Warburg will sell at least 25 percent of its shares in the IPO, according to a Poundland statement. The firm bought the business in May 2010 from Advent International; it invested £200 million in an all-equity deal via Warburg Pincus Private Equity X, a $15 billion global private equity fund, PEI reported at the time.
Under Warburg’s ownership, Poundland has enjoyed an annual compound annual growth rate of 17 percent. Revenues grew to £880.5 million in the 2013 financial year from £641.5 million in 2011. In September 2011, Warburg supported the company’s entry into the Irish market with the launch of Dealz, where Poundland sells the majority of its products for €1.49, compared to £1 in the UK.

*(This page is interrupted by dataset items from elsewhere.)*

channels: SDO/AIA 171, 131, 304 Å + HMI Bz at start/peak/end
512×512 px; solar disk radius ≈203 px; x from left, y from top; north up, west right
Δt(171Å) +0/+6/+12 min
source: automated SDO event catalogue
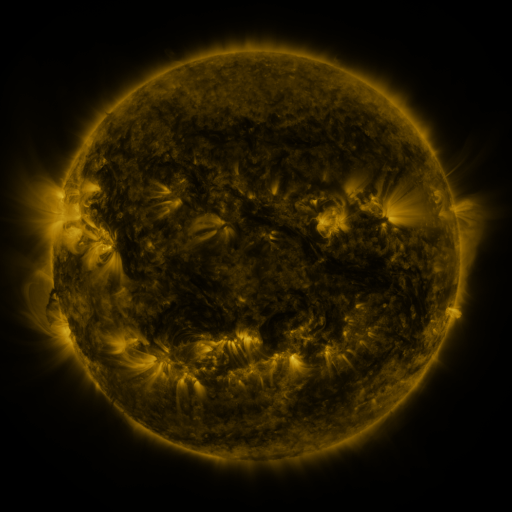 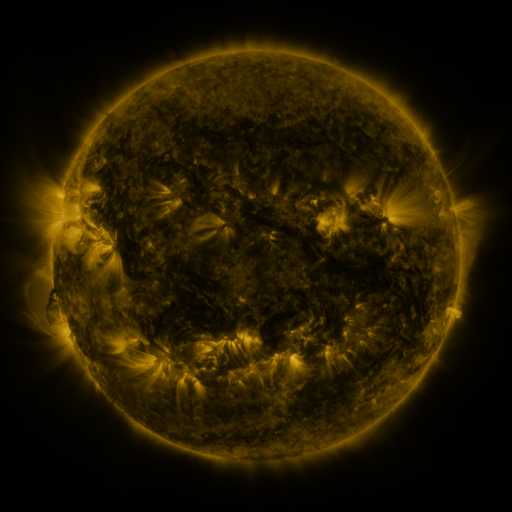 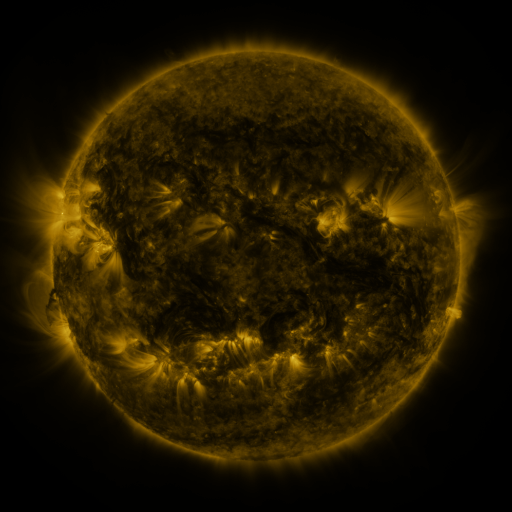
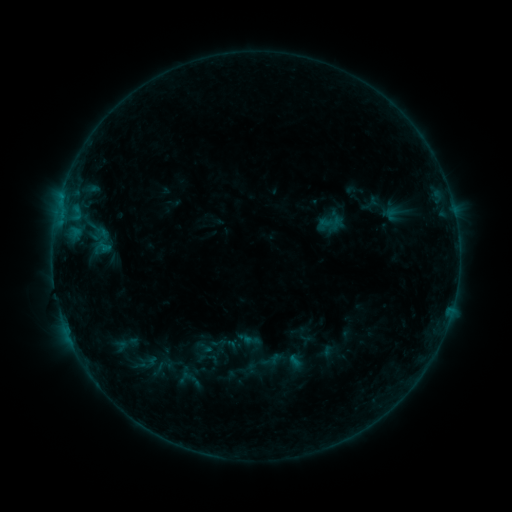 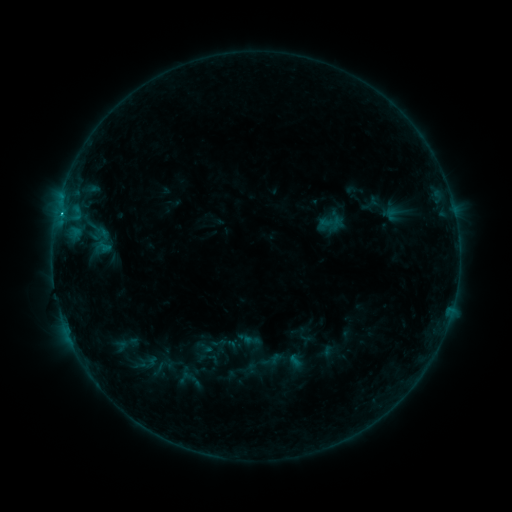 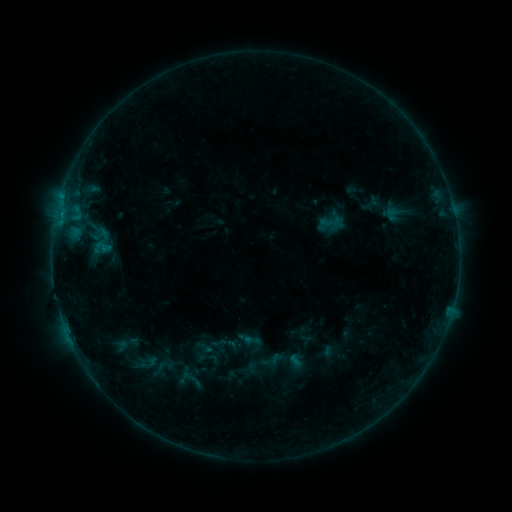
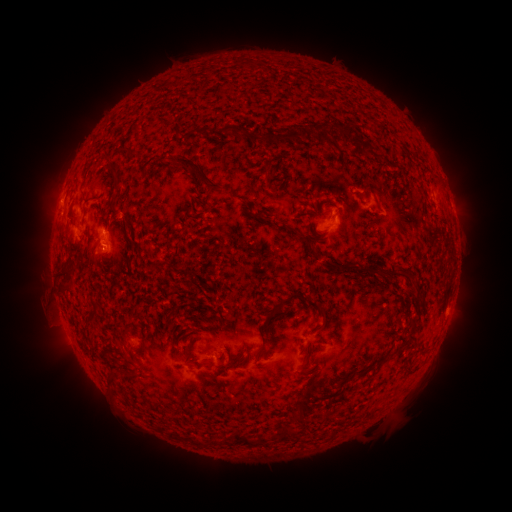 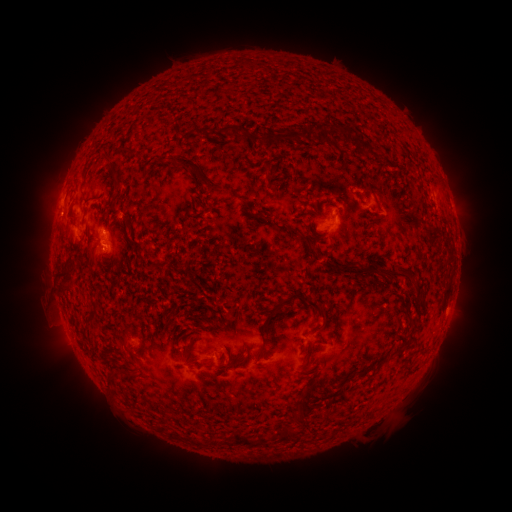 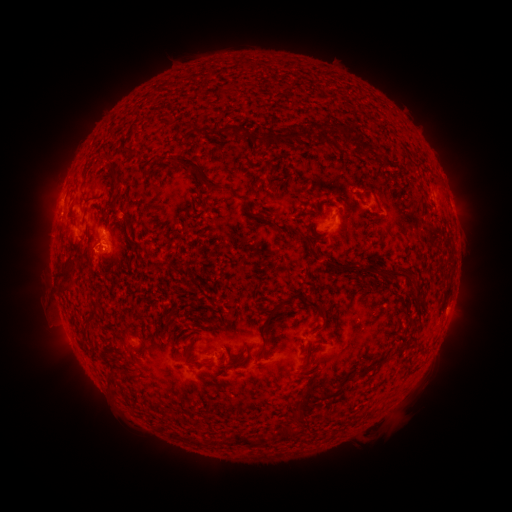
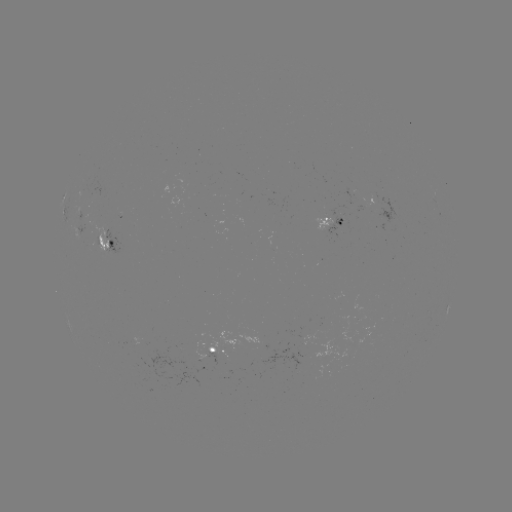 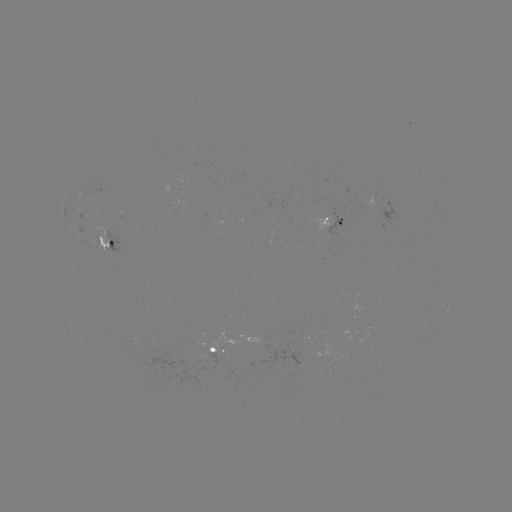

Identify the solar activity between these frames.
B5.6 flare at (61, 215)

“The value retail sector has been through a period of profound change in scale, customer perception and financial performance. The sector is now a mainstream feature of the UK retail market and Poundland has been a central architect of that change,” Jim McCarthy, CEO of Poundland, said in the statement.
The business has also bolstered its board of directors by appointing a few retail veterans. They include Tea Colaianni, group human resources director at Merlin Entertainments, the entertainment group that The Blackstone Group partially exited last year in a £.3.2 billion IPO – the largest sponsor-backed IPO in Europe in 2013, according to CMBOR.
ISS FINALLY EYES EXIT
Completing the trio is ISS, a Danish facility services company owned by EQT Partners and Goldman Sachs Capital Partners, which also announced plans to go public – this time on the NASDAQ OMX Copenhagen stock exchange.
The IPO, in which Goldman and EQT will sell down part of their stakes in the business, is expected to raise proceeds of approximately DKK 8 billion (€1.07 billion, $1.47 billion), according to a ISS statement.
Ontario Teachers’ Pension Plan and KIRKBI Invest, the family office behind the LEGO toy brand, which also own part of the business, do not plan to sell any shares in connection with the IPO, ISS said.
The IPO will be a relief for EQT Partners and Goldman, who bought ISS for around €3.1 billion in 2005 and have been trying to exit the business for some time. The firms first considered an IPO in 2007, but cancelled this due to turmoil in the financial markets. They almost sold it to Apax Partners in 2011 for $8.5 billion, but that deal collapsed. Then in 2012, a proposed £5.2 billion (€6.8 billion, $8.1 billion) sale to trade player G4S failed following opposition from G4S’s shareholders. EQT and Goldman have since sold a minority stake in the business to OTTP and KIRKBI.
The recent listings are a further sign of the revival of the European IPO market. In 2013, the value of IPO exits reached a record €25 billion from 20 IPOs, up from just one IPO of €3.7 billion in 2012, according to CMBOR.